*List of tasks*:
**a)** According to the blog post about a weekend of TV viewing, which Carl Sandburg book does the writer's mom keep on her shelf?
**b)** Write the next part of the blog post about a weekend of TV viewing, continuing after its last sentence.
======== Text block ========
Anhydrous Wit

Are you pondering what I'm pondering?

Sunday, September 30, 2012

I also identify with his thinning hair.

Believe it or not, I watched a lot of TV this weekend.  Would you believe it more if I said most of it was old?

I watched this week's episode (taped on Monday) of the PBS series American Masters about Carl Sandburg [new], the 2009 remake of Race to Witch Mountain [old], It's a Mad, Mad, Mad, Mad World [old], Lady & the Tramp [old], Murder by Death [old], Auntie Mame [old], and this week's series premiere (taped on Thursday) of Elementary, CBS's update of Sherlock Holmes [new].

I wanted to watch the Carl Sandburg episode because he was from Illinois and my parents were from Illinois and because my mom has a copy of his book Rootabaga Stories on the shelf (although I haven't read it yet).  (If any of you don't think you have heard of him, he's the guy who said "the fog comes on little cat feet" and called Chicago "City of the Big Shoulders".)
======== Extracted data ========
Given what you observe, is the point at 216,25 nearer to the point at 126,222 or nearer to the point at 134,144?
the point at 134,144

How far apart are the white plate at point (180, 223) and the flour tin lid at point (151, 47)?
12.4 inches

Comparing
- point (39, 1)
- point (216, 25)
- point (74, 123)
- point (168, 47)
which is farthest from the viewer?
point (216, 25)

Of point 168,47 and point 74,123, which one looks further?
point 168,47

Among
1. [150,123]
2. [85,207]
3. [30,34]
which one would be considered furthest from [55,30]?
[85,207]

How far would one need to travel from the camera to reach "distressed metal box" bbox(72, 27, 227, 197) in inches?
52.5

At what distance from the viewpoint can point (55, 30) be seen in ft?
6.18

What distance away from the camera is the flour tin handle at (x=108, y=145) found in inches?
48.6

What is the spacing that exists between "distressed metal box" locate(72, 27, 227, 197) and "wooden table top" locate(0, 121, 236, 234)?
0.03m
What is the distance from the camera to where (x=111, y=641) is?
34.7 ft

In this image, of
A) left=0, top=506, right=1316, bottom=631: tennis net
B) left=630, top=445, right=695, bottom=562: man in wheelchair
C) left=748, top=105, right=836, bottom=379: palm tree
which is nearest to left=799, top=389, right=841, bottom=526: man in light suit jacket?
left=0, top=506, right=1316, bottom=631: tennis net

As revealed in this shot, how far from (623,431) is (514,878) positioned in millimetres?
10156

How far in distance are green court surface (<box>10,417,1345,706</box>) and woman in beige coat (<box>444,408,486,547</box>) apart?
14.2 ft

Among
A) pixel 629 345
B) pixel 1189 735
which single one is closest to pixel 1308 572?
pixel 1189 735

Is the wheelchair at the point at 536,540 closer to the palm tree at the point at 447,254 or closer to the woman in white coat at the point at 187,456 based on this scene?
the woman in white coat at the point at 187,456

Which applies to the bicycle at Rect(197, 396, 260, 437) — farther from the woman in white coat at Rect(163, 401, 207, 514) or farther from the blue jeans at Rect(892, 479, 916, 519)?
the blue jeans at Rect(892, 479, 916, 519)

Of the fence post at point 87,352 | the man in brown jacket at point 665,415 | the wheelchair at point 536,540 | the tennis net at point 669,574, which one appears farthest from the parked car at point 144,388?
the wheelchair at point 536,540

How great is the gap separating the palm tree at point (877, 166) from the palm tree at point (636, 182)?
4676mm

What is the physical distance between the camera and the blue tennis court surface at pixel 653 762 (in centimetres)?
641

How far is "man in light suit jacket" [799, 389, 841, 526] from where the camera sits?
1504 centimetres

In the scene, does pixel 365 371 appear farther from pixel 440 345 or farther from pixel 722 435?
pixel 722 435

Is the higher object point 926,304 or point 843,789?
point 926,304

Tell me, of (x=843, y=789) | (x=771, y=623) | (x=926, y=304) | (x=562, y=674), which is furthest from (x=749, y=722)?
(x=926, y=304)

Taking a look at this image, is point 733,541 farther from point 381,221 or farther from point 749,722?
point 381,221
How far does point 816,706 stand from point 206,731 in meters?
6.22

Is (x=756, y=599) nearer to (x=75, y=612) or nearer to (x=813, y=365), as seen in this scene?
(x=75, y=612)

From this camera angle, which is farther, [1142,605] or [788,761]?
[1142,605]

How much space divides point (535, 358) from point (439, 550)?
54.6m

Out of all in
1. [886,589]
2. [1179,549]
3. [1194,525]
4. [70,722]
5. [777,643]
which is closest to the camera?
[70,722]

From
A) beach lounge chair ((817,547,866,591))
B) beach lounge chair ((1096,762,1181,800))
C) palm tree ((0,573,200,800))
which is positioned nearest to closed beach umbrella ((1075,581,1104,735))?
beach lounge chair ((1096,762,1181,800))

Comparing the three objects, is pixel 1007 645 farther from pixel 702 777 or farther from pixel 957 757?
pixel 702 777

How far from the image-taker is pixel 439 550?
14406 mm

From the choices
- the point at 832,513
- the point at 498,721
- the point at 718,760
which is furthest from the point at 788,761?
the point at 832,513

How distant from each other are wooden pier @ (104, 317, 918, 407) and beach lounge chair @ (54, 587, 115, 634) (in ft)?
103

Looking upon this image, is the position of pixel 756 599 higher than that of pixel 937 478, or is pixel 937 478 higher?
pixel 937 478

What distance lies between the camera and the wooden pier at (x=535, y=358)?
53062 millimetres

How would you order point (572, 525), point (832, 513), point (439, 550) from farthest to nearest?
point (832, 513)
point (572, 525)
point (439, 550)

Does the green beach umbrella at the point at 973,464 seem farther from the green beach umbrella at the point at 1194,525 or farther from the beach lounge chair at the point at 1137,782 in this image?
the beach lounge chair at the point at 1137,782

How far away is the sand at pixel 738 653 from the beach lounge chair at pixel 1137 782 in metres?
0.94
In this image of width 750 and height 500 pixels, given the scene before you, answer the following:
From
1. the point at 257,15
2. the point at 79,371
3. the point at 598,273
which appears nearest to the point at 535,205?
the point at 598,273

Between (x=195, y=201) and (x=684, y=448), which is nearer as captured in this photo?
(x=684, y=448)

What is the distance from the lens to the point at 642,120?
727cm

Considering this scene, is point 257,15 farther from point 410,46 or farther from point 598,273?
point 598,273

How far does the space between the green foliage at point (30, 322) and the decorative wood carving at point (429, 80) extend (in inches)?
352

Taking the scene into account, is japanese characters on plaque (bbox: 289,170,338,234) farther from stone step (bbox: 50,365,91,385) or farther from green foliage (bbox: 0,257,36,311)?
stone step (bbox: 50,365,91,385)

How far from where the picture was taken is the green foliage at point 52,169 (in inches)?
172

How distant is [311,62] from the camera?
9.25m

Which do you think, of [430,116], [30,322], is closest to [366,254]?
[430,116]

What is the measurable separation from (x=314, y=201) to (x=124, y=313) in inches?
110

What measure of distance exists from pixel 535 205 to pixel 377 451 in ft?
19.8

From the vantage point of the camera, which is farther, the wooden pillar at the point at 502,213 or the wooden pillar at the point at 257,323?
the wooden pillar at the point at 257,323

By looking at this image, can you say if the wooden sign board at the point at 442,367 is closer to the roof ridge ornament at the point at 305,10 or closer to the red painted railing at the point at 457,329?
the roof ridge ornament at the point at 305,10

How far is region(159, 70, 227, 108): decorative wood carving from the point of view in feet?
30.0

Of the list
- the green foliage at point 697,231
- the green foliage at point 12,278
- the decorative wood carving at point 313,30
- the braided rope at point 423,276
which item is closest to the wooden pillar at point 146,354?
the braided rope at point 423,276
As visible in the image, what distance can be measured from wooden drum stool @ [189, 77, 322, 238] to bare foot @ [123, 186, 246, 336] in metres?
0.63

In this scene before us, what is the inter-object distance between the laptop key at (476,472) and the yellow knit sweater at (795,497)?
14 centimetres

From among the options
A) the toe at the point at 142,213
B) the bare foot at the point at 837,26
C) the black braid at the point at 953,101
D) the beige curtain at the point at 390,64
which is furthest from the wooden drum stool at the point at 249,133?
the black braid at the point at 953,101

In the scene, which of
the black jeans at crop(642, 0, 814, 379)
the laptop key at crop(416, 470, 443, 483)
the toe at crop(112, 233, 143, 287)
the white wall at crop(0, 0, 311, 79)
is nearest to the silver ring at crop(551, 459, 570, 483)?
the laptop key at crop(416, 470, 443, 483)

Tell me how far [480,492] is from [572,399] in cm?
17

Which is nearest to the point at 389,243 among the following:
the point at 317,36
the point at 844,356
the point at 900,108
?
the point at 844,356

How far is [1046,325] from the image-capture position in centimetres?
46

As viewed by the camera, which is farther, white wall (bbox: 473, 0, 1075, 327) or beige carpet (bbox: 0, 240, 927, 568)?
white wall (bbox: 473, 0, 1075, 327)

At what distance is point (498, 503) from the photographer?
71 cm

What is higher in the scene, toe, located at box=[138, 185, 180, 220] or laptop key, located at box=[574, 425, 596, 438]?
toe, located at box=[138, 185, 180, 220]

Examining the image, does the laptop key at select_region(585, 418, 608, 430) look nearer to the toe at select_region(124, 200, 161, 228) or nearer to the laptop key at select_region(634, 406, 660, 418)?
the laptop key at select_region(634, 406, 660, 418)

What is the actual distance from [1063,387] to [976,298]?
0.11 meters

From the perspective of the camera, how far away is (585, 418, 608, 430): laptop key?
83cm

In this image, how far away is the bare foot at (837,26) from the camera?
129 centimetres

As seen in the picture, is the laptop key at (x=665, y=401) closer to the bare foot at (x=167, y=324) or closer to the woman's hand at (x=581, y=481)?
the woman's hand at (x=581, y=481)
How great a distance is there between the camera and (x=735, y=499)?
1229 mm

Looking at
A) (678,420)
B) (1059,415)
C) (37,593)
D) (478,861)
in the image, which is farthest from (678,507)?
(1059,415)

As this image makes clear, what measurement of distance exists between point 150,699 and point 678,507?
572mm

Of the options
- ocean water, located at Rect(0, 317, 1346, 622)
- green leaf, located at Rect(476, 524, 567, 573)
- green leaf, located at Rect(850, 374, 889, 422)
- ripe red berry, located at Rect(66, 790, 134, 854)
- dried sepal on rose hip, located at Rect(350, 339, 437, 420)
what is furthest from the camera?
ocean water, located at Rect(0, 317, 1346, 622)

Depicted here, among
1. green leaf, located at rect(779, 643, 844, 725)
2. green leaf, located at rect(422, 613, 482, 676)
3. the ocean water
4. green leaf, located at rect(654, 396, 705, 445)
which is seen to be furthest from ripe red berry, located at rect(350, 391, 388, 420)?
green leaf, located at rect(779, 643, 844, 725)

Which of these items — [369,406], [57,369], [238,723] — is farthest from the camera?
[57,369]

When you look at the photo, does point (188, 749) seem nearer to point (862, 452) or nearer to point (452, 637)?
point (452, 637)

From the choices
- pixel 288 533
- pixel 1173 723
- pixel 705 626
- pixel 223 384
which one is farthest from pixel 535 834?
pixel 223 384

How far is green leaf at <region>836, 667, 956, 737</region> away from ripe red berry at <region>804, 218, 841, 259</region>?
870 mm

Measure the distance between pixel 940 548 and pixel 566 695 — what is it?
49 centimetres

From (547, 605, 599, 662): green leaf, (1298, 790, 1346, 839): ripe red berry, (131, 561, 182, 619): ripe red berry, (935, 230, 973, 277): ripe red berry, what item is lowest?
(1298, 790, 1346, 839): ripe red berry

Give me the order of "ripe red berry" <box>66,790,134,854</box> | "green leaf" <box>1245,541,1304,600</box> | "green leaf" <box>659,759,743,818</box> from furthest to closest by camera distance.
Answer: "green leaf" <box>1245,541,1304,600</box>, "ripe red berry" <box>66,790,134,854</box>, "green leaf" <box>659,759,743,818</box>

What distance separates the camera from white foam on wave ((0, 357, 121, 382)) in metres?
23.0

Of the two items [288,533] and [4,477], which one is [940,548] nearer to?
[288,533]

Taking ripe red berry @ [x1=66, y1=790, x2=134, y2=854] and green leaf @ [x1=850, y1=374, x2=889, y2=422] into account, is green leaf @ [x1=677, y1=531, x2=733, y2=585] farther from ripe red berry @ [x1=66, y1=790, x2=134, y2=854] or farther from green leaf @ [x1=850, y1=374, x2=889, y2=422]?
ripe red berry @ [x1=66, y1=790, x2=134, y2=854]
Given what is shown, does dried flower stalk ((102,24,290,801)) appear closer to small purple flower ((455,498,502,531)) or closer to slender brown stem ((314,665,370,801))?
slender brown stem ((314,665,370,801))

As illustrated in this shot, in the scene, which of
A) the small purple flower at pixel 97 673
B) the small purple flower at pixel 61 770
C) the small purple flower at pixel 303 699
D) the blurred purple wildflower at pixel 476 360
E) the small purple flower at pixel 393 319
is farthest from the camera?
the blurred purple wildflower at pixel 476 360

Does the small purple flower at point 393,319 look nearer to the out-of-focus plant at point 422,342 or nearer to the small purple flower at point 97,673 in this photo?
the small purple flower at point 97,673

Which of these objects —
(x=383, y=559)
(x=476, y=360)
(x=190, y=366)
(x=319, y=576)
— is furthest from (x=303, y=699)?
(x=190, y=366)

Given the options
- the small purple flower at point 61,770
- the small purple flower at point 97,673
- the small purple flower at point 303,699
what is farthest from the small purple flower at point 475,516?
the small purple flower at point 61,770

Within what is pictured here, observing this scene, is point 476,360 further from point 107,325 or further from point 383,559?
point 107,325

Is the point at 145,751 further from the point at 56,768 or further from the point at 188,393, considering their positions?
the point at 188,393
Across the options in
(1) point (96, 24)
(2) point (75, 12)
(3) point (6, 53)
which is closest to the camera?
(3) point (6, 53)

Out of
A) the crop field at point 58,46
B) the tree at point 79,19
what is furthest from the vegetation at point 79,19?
========
*Task answers*:
**a)** Rootabaga Stories.

**b)**
It made me think of my past attempts at poetry and how I might want to try again.  It mentioned Poetry Magazine, which I though was an awfully neat idea and might want to subscribe to once I have a job again, but I see on the website that every issue is available for free online, so why bother?  (I also wonder why a monthly magazine offers its subscriptions in 11-month increments.)  So, I browsed through the website and found this (prose) offering from Daniel Handler (a.k.a. Lemony Snicket).  Then I saw "The Love Song of J. Alfred Prufrock" by T.S. Eliot (I've heard of both but haven't read yet, so I thought I'd try him since there was a convenient link), and I identified with this stanza.

No! I am not Prince Hamlet, nor was meant to be;
Am an attendant lord, one that will do
To swell a progress, start a scene or two,
Advise the prince; no doubt, an easy tool,
Deferential, glad to be of use,
Politic, cautious, and meticulous;
Full of high sentence, but a bit obtuse;
At times, indeed, almost ridiculous—
Almost, at times, the Fool.

I also recalled my last thoughts of reviving my poetry, when I bought several books about poetry but which didn't contain instructions on number of lines/stanzas/rhyme scheme/meter/etc. about the various forms of structured poems that I could try to emulate.  Now, though, I have the internet, so I should probably be able to find those easily enough now.

I watched Witch Mountain because I never saw the original, although I recall liking the sequel.  The remake was okay, but I can't picture the Eddie Albert version having quite so many car crashes and special effects.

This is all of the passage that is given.